SOURCE DOCUMENT >>
/---

That’s what seemed to be passing through Ivan Toney’s mind as he stood listening, glassy-eyed, to the chant fans of his new club Al-Ahli had composed for him in the Kingdom. It’s quite beautiful actually, sounds like plainchant, though it’s light on the cheeky lyrical creativity so beloved back home, containing as it does only two words (his name).

Luckily for Toney, he will have plenty of time free to consider soft furnishing options in his new pad in Jeddah this week, because the international break will be going on without him. The forthcoming internationals are why Netherlands boss Ronald Koeman was talking about Steven Bergwijn, newly of Saudi’s Al-Ittihad, this week.

Bergwijn wasn’t considered for selection by the national team. ‘The book is basically closed to him. He knows what I think about this,’ Koeman said.

‘When you are 26, your main ambition should be sporting, not financial. These are choices that players make.’

We know money can buy happiness. But studies suggest the threshold beyond which it cannot is a salary somewhere between £60,000-120,000 per year. Quite a lot, of course, though the Nobel-prize-winning psychologist Daniel Kahneman put the cut-off at the very bottom end of that scale.

Above that, get richer if you like, but you would be better off spending your time cultivating deep friendships, learning, and making memorable experiences. Now the Toneys and Bergwijns of this world have an additional challenge in seeking the good life. Comparison, and its famous joy-thieving qualities.

\---

REQUIREMENTS >>
Answer these questions from the article on Ivan Toney:
1. What new club did Ivan Toney join?
2. At what age, according to Ronald Koeman, should a player's main ambition be sporting rather than financial?
3. Which psychologist put the salary cut-off for money buying happiness at the very bottom end of the scale?
The material that comes after the text is not needed here.

RECORDED INFORMATION >>

/---

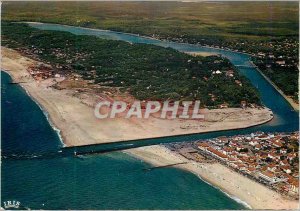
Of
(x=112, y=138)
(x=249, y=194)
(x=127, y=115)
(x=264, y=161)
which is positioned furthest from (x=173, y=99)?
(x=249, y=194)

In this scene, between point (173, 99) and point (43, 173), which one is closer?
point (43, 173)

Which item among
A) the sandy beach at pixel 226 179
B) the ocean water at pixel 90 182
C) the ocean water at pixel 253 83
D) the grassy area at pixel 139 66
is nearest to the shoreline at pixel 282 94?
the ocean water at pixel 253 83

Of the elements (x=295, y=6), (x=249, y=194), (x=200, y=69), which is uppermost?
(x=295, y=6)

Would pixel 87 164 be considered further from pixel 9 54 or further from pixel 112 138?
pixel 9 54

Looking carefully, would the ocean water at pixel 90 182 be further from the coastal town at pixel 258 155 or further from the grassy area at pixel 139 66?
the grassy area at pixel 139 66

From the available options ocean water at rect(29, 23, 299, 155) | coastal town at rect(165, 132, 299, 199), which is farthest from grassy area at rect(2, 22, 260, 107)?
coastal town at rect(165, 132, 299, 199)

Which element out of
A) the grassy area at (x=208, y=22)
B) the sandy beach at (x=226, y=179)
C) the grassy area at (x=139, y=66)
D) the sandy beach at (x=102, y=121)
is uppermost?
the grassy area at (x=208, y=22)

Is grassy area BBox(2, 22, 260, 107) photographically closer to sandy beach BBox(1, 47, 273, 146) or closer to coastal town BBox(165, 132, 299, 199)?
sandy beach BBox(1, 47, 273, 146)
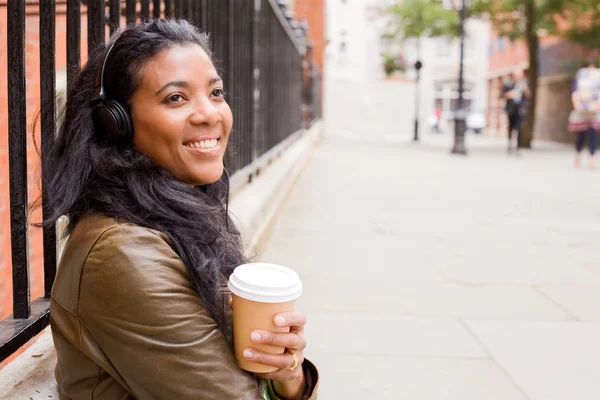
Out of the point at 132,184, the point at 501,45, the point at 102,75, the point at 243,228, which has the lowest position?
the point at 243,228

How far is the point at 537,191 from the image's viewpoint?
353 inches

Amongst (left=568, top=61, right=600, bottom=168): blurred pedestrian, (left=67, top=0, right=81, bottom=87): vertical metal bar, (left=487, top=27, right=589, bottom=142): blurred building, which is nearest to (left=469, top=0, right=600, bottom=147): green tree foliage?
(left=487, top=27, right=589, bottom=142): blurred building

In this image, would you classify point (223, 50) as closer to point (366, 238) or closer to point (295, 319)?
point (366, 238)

\---
/---

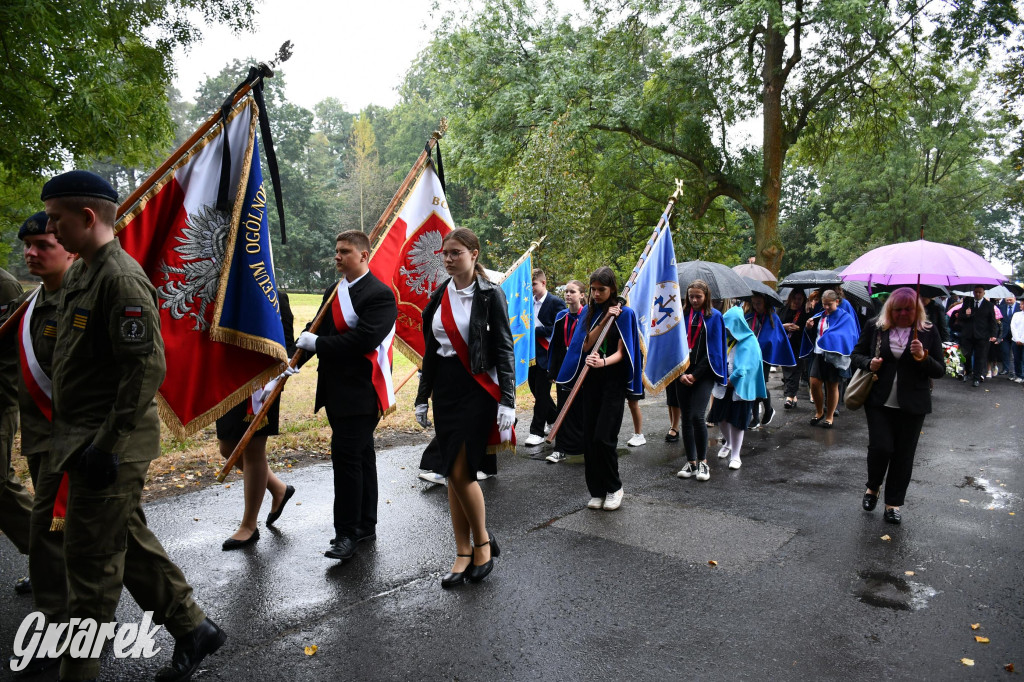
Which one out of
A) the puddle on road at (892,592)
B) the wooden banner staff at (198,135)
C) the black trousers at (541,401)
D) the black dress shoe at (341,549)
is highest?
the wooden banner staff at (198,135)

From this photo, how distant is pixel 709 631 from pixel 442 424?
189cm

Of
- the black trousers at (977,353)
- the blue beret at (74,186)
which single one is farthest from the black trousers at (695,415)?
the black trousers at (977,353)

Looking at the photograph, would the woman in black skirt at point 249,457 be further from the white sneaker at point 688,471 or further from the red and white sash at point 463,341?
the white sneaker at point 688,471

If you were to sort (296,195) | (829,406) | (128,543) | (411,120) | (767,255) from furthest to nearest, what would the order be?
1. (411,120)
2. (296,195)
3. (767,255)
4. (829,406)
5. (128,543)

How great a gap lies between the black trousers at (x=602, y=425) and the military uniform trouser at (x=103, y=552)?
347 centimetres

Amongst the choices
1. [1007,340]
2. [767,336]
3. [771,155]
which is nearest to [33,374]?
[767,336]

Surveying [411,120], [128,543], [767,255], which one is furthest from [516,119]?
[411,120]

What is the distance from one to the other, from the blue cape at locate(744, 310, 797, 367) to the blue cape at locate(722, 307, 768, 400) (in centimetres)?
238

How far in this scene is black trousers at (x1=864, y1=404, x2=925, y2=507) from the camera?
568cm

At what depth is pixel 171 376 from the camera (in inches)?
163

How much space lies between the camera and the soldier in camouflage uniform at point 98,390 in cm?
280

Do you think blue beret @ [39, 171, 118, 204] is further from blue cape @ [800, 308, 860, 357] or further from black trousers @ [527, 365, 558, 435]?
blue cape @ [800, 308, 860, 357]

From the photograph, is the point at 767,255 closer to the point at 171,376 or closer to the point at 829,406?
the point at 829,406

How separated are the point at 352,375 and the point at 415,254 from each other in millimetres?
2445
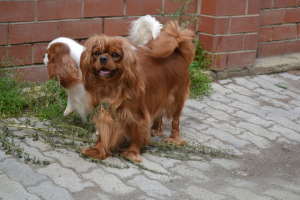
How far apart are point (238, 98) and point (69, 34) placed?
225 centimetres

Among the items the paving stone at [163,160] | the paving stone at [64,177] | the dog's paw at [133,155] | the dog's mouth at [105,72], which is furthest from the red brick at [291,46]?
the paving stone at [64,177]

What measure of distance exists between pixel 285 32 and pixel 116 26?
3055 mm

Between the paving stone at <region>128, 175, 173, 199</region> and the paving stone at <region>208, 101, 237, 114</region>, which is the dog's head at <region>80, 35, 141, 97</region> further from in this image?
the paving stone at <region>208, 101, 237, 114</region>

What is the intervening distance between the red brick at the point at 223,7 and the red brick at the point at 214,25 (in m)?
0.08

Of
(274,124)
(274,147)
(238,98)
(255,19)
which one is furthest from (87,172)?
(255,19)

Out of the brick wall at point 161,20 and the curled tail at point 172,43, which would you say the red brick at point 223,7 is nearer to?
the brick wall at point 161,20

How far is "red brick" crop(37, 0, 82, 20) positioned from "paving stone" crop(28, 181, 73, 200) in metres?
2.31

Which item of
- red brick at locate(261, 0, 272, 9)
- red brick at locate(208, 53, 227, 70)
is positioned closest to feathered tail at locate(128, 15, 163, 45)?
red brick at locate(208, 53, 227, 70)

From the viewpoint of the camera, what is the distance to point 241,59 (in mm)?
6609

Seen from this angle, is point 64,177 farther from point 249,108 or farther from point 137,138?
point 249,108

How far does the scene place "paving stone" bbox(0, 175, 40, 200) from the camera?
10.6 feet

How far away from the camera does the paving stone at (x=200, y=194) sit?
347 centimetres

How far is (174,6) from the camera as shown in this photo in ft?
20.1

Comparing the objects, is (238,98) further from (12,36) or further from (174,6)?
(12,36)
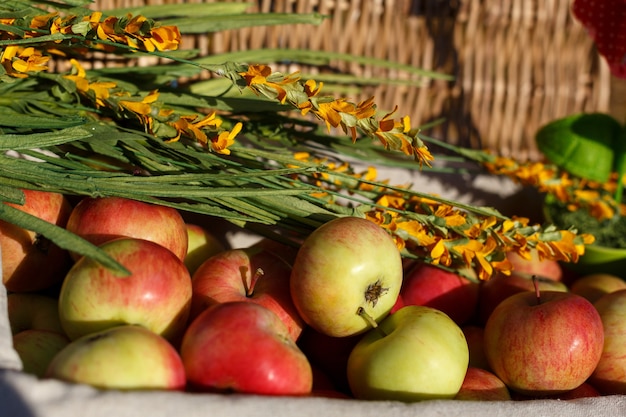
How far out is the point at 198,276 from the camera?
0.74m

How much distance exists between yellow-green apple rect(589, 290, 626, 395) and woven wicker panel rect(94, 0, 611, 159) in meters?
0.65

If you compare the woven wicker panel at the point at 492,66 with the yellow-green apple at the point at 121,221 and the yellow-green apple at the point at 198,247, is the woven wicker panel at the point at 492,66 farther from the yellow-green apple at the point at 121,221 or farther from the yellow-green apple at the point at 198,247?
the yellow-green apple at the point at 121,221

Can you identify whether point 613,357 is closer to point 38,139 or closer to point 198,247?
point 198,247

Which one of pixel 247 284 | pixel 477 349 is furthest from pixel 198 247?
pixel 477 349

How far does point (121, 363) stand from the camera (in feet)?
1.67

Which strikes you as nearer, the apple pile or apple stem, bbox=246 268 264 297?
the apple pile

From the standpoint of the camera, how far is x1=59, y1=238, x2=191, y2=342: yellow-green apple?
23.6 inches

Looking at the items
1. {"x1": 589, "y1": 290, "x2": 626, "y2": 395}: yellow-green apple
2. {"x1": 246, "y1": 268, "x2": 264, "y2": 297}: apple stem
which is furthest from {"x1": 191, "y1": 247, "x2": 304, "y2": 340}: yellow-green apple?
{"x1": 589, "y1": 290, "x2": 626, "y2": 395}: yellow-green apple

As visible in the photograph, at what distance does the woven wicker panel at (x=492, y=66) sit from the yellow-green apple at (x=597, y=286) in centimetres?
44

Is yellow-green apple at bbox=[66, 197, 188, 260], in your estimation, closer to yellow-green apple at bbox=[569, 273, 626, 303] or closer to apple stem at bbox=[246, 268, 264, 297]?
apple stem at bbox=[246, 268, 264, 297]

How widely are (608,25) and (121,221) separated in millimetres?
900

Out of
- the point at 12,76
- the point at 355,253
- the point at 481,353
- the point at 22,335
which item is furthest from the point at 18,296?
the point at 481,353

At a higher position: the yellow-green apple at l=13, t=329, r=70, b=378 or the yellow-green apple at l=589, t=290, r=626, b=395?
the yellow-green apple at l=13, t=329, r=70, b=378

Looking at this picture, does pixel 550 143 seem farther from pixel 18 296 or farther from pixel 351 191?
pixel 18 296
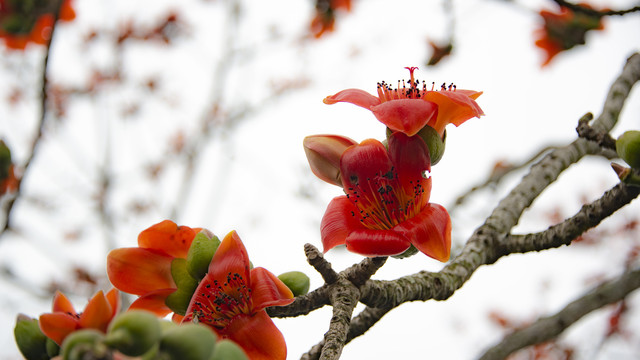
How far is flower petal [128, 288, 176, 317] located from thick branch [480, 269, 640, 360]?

\---

REPLY >>
1. Al-Ahli
2. 26
3. Daniel Kahneman